The Terry Fox Statue, which stands on Wellington St. across from Parliament Hill.
Have you ever wondered what gave Terry Fox the idea to run across Canada? Or why Peacekeepers wear blue helmets and berets? If you have a smart phone, the answers are right at your fingertips. The National Capital Commission’s award-winning Decoding Art program gives a new dimension to national monuments and public art in Ottawa. Multimedia clips explain the history and significance behind some of the city’s most visited memorials. To access the clips, just download a QR code reader (offered free by many providers) and scan the QR codes from the Decoding Art signage near the monuments.
The Ontario banner by Alex Cameron. Photo credit: NCC.

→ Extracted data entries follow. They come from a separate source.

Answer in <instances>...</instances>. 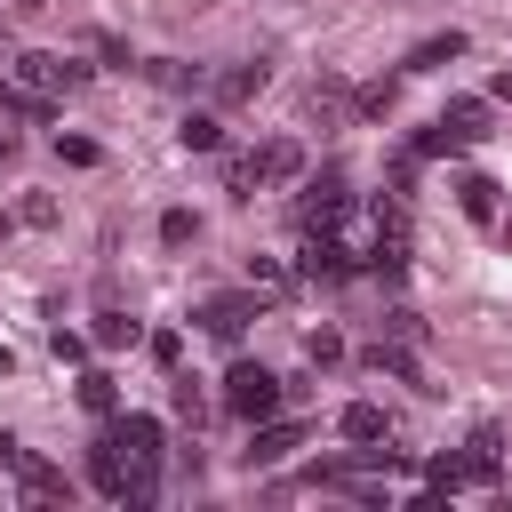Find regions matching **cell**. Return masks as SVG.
<instances>
[{
    "instance_id": "1",
    "label": "cell",
    "mask_w": 512,
    "mask_h": 512,
    "mask_svg": "<svg viewBox=\"0 0 512 512\" xmlns=\"http://www.w3.org/2000/svg\"><path fill=\"white\" fill-rule=\"evenodd\" d=\"M296 168H304V152H296V136H272V144H256L248 160H232V168H224V184H232V192L248 200L256 184H296Z\"/></svg>"
},
{
    "instance_id": "2",
    "label": "cell",
    "mask_w": 512,
    "mask_h": 512,
    "mask_svg": "<svg viewBox=\"0 0 512 512\" xmlns=\"http://www.w3.org/2000/svg\"><path fill=\"white\" fill-rule=\"evenodd\" d=\"M280 392H288V384H280L264 360H240V368L224 376V416H240V424H264V416L280 408Z\"/></svg>"
},
{
    "instance_id": "3",
    "label": "cell",
    "mask_w": 512,
    "mask_h": 512,
    "mask_svg": "<svg viewBox=\"0 0 512 512\" xmlns=\"http://www.w3.org/2000/svg\"><path fill=\"white\" fill-rule=\"evenodd\" d=\"M0 464L16 472V496H24V504H72V480H64V464H48V456L16 448L8 432H0Z\"/></svg>"
},
{
    "instance_id": "4",
    "label": "cell",
    "mask_w": 512,
    "mask_h": 512,
    "mask_svg": "<svg viewBox=\"0 0 512 512\" xmlns=\"http://www.w3.org/2000/svg\"><path fill=\"white\" fill-rule=\"evenodd\" d=\"M368 272H384V280H400L408 272V208H400V192L376 208V240H368V256H360Z\"/></svg>"
},
{
    "instance_id": "5",
    "label": "cell",
    "mask_w": 512,
    "mask_h": 512,
    "mask_svg": "<svg viewBox=\"0 0 512 512\" xmlns=\"http://www.w3.org/2000/svg\"><path fill=\"white\" fill-rule=\"evenodd\" d=\"M104 440H112V448H120L136 472H160V416H144V408H128V416H120V408H112Z\"/></svg>"
},
{
    "instance_id": "6",
    "label": "cell",
    "mask_w": 512,
    "mask_h": 512,
    "mask_svg": "<svg viewBox=\"0 0 512 512\" xmlns=\"http://www.w3.org/2000/svg\"><path fill=\"white\" fill-rule=\"evenodd\" d=\"M16 80H24V88H40V96H72V88H88V64L48 56V48H24V56H16Z\"/></svg>"
},
{
    "instance_id": "7",
    "label": "cell",
    "mask_w": 512,
    "mask_h": 512,
    "mask_svg": "<svg viewBox=\"0 0 512 512\" xmlns=\"http://www.w3.org/2000/svg\"><path fill=\"white\" fill-rule=\"evenodd\" d=\"M344 208H352V192H344V168H328L320 184H304V200H296V224H304V232H336V224H344Z\"/></svg>"
},
{
    "instance_id": "8",
    "label": "cell",
    "mask_w": 512,
    "mask_h": 512,
    "mask_svg": "<svg viewBox=\"0 0 512 512\" xmlns=\"http://www.w3.org/2000/svg\"><path fill=\"white\" fill-rule=\"evenodd\" d=\"M296 272H304V280H320V288H336V280H352V256H344V240H336V232H304Z\"/></svg>"
},
{
    "instance_id": "9",
    "label": "cell",
    "mask_w": 512,
    "mask_h": 512,
    "mask_svg": "<svg viewBox=\"0 0 512 512\" xmlns=\"http://www.w3.org/2000/svg\"><path fill=\"white\" fill-rule=\"evenodd\" d=\"M296 448H304V424H272V416H264V424H248V448H240V456H248V472H256V464H280V456H296Z\"/></svg>"
},
{
    "instance_id": "10",
    "label": "cell",
    "mask_w": 512,
    "mask_h": 512,
    "mask_svg": "<svg viewBox=\"0 0 512 512\" xmlns=\"http://www.w3.org/2000/svg\"><path fill=\"white\" fill-rule=\"evenodd\" d=\"M128 472H136V464H128V456H120V448H112V440L96 432V440H88V488L120 504V496H128Z\"/></svg>"
},
{
    "instance_id": "11",
    "label": "cell",
    "mask_w": 512,
    "mask_h": 512,
    "mask_svg": "<svg viewBox=\"0 0 512 512\" xmlns=\"http://www.w3.org/2000/svg\"><path fill=\"white\" fill-rule=\"evenodd\" d=\"M248 320H256V296H208V304H200V328H208L216 344H240Z\"/></svg>"
},
{
    "instance_id": "12",
    "label": "cell",
    "mask_w": 512,
    "mask_h": 512,
    "mask_svg": "<svg viewBox=\"0 0 512 512\" xmlns=\"http://www.w3.org/2000/svg\"><path fill=\"white\" fill-rule=\"evenodd\" d=\"M0 120H56V96H40V88H24V80H0Z\"/></svg>"
},
{
    "instance_id": "13",
    "label": "cell",
    "mask_w": 512,
    "mask_h": 512,
    "mask_svg": "<svg viewBox=\"0 0 512 512\" xmlns=\"http://www.w3.org/2000/svg\"><path fill=\"white\" fill-rule=\"evenodd\" d=\"M464 464H472V488H496V472H504V440L480 424V432L464 440Z\"/></svg>"
},
{
    "instance_id": "14",
    "label": "cell",
    "mask_w": 512,
    "mask_h": 512,
    "mask_svg": "<svg viewBox=\"0 0 512 512\" xmlns=\"http://www.w3.org/2000/svg\"><path fill=\"white\" fill-rule=\"evenodd\" d=\"M464 56V32H432V40H416L408 48V64L400 72H440V64H456Z\"/></svg>"
},
{
    "instance_id": "15",
    "label": "cell",
    "mask_w": 512,
    "mask_h": 512,
    "mask_svg": "<svg viewBox=\"0 0 512 512\" xmlns=\"http://www.w3.org/2000/svg\"><path fill=\"white\" fill-rule=\"evenodd\" d=\"M336 424H344V440H352V448H376V440H384V432H392V424H384V408H376V400H352V408H344V416H336Z\"/></svg>"
},
{
    "instance_id": "16",
    "label": "cell",
    "mask_w": 512,
    "mask_h": 512,
    "mask_svg": "<svg viewBox=\"0 0 512 512\" xmlns=\"http://www.w3.org/2000/svg\"><path fill=\"white\" fill-rule=\"evenodd\" d=\"M456 208L472 224H496V176H456Z\"/></svg>"
},
{
    "instance_id": "17",
    "label": "cell",
    "mask_w": 512,
    "mask_h": 512,
    "mask_svg": "<svg viewBox=\"0 0 512 512\" xmlns=\"http://www.w3.org/2000/svg\"><path fill=\"white\" fill-rule=\"evenodd\" d=\"M440 120H448V128H456L464 144H480V136H488V96H456V104H448Z\"/></svg>"
},
{
    "instance_id": "18",
    "label": "cell",
    "mask_w": 512,
    "mask_h": 512,
    "mask_svg": "<svg viewBox=\"0 0 512 512\" xmlns=\"http://www.w3.org/2000/svg\"><path fill=\"white\" fill-rule=\"evenodd\" d=\"M264 80H272V64H232V72L216 80V96H224V104H248V96H256Z\"/></svg>"
},
{
    "instance_id": "19",
    "label": "cell",
    "mask_w": 512,
    "mask_h": 512,
    "mask_svg": "<svg viewBox=\"0 0 512 512\" xmlns=\"http://www.w3.org/2000/svg\"><path fill=\"white\" fill-rule=\"evenodd\" d=\"M176 144H184V152H216V144H224V120H216V112H184Z\"/></svg>"
},
{
    "instance_id": "20",
    "label": "cell",
    "mask_w": 512,
    "mask_h": 512,
    "mask_svg": "<svg viewBox=\"0 0 512 512\" xmlns=\"http://www.w3.org/2000/svg\"><path fill=\"white\" fill-rule=\"evenodd\" d=\"M72 392H80V408H88V416H112V408H120V384H112L104 368H88V376H80Z\"/></svg>"
},
{
    "instance_id": "21",
    "label": "cell",
    "mask_w": 512,
    "mask_h": 512,
    "mask_svg": "<svg viewBox=\"0 0 512 512\" xmlns=\"http://www.w3.org/2000/svg\"><path fill=\"white\" fill-rule=\"evenodd\" d=\"M424 480H432L440 496H456V488H472V464H464V448H448V456H432V464H424Z\"/></svg>"
},
{
    "instance_id": "22",
    "label": "cell",
    "mask_w": 512,
    "mask_h": 512,
    "mask_svg": "<svg viewBox=\"0 0 512 512\" xmlns=\"http://www.w3.org/2000/svg\"><path fill=\"white\" fill-rule=\"evenodd\" d=\"M56 160H64V168H96V144H88V136H64V128H56Z\"/></svg>"
},
{
    "instance_id": "23",
    "label": "cell",
    "mask_w": 512,
    "mask_h": 512,
    "mask_svg": "<svg viewBox=\"0 0 512 512\" xmlns=\"http://www.w3.org/2000/svg\"><path fill=\"white\" fill-rule=\"evenodd\" d=\"M192 232H200V216H192V208H168V216H160V240H168V248H184Z\"/></svg>"
},
{
    "instance_id": "24",
    "label": "cell",
    "mask_w": 512,
    "mask_h": 512,
    "mask_svg": "<svg viewBox=\"0 0 512 512\" xmlns=\"http://www.w3.org/2000/svg\"><path fill=\"white\" fill-rule=\"evenodd\" d=\"M96 344H136V320L128 312H96Z\"/></svg>"
},
{
    "instance_id": "25",
    "label": "cell",
    "mask_w": 512,
    "mask_h": 512,
    "mask_svg": "<svg viewBox=\"0 0 512 512\" xmlns=\"http://www.w3.org/2000/svg\"><path fill=\"white\" fill-rule=\"evenodd\" d=\"M392 96H400V80H368V88H360V112L376 120V112H392Z\"/></svg>"
},
{
    "instance_id": "26",
    "label": "cell",
    "mask_w": 512,
    "mask_h": 512,
    "mask_svg": "<svg viewBox=\"0 0 512 512\" xmlns=\"http://www.w3.org/2000/svg\"><path fill=\"white\" fill-rule=\"evenodd\" d=\"M152 360L176 368V360H184V336H176V328H152Z\"/></svg>"
},
{
    "instance_id": "27",
    "label": "cell",
    "mask_w": 512,
    "mask_h": 512,
    "mask_svg": "<svg viewBox=\"0 0 512 512\" xmlns=\"http://www.w3.org/2000/svg\"><path fill=\"white\" fill-rule=\"evenodd\" d=\"M248 280H256V288H288V272H280L272 256H248Z\"/></svg>"
},
{
    "instance_id": "28",
    "label": "cell",
    "mask_w": 512,
    "mask_h": 512,
    "mask_svg": "<svg viewBox=\"0 0 512 512\" xmlns=\"http://www.w3.org/2000/svg\"><path fill=\"white\" fill-rule=\"evenodd\" d=\"M200 408H208V400L192 392V376H176V416H184V424H200Z\"/></svg>"
},
{
    "instance_id": "29",
    "label": "cell",
    "mask_w": 512,
    "mask_h": 512,
    "mask_svg": "<svg viewBox=\"0 0 512 512\" xmlns=\"http://www.w3.org/2000/svg\"><path fill=\"white\" fill-rule=\"evenodd\" d=\"M152 80L160 88H200V72H184V64H152Z\"/></svg>"
},
{
    "instance_id": "30",
    "label": "cell",
    "mask_w": 512,
    "mask_h": 512,
    "mask_svg": "<svg viewBox=\"0 0 512 512\" xmlns=\"http://www.w3.org/2000/svg\"><path fill=\"white\" fill-rule=\"evenodd\" d=\"M16 216H24V224H56V200H48V192H32V200H24Z\"/></svg>"
},
{
    "instance_id": "31",
    "label": "cell",
    "mask_w": 512,
    "mask_h": 512,
    "mask_svg": "<svg viewBox=\"0 0 512 512\" xmlns=\"http://www.w3.org/2000/svg\"><path fill=\"white\" fill-rule=\"evenodd\" d=\"M0 160H16V128H0Z\"/></svg>"
},
{
    "instance_id": "32",
    "label": "cell",
    "mask_w": 512,
    "mask_h": 512,
    "mask_svg": "<svg viewBox=\"0 0 512 512\" xmlns=\"http://www.w3.org/2000/svg\"><path fill=\"white\" fill-rule=\"evenodd\" d=\"M496 96H512V64H504V72H496Z\"/></svg>"
},
{
    "instance_id": "33",
    "label": "cell",
    "mask_w": 512,
    "mask_h": 512,
    "mask_svg": "<svg viewBox=\"0 0 512 512\" xmlns=\"http://www.w3.org/2000/svg\"><path fill=\"white\" fill-rule=\"evenodd\" d=\"M0 376H8V344H0Z\"/></svg>"
}]
</instances>
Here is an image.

When walking or driving along Confederation Boulevard, look skyward to see some stunning art. Every summer, the National Capital Commission installs banners along this ceremonial route to pay tribute to the Canadian experience. This year’s banners feature the works of 13 Canadian artists who have captured the personality and beauty of this country’s landscapes, with each banner commemorating a province or territory. Images range from people on the beach in New Brunswick to the mountainous terrain of British Columbia and everything in between. Past banners along this stretch of road have showcased flowers, flags, symbolic landmarks, and architecture unique to each province or territory, while commemorative banners have recognized important anniversaries and milestones in Canada’s history. Most recently, the banners honoured the 400th anniversary of Québec City (2008), as well as the 2010 Vancouver Olympic and Paralympic Winter Games (2009), and the Canadian Navy Centennial (2010). The current banner series will be on view until mid-October, so make sure to keep an eye out for these colourful works of art that tap into what it means to be a Canuck.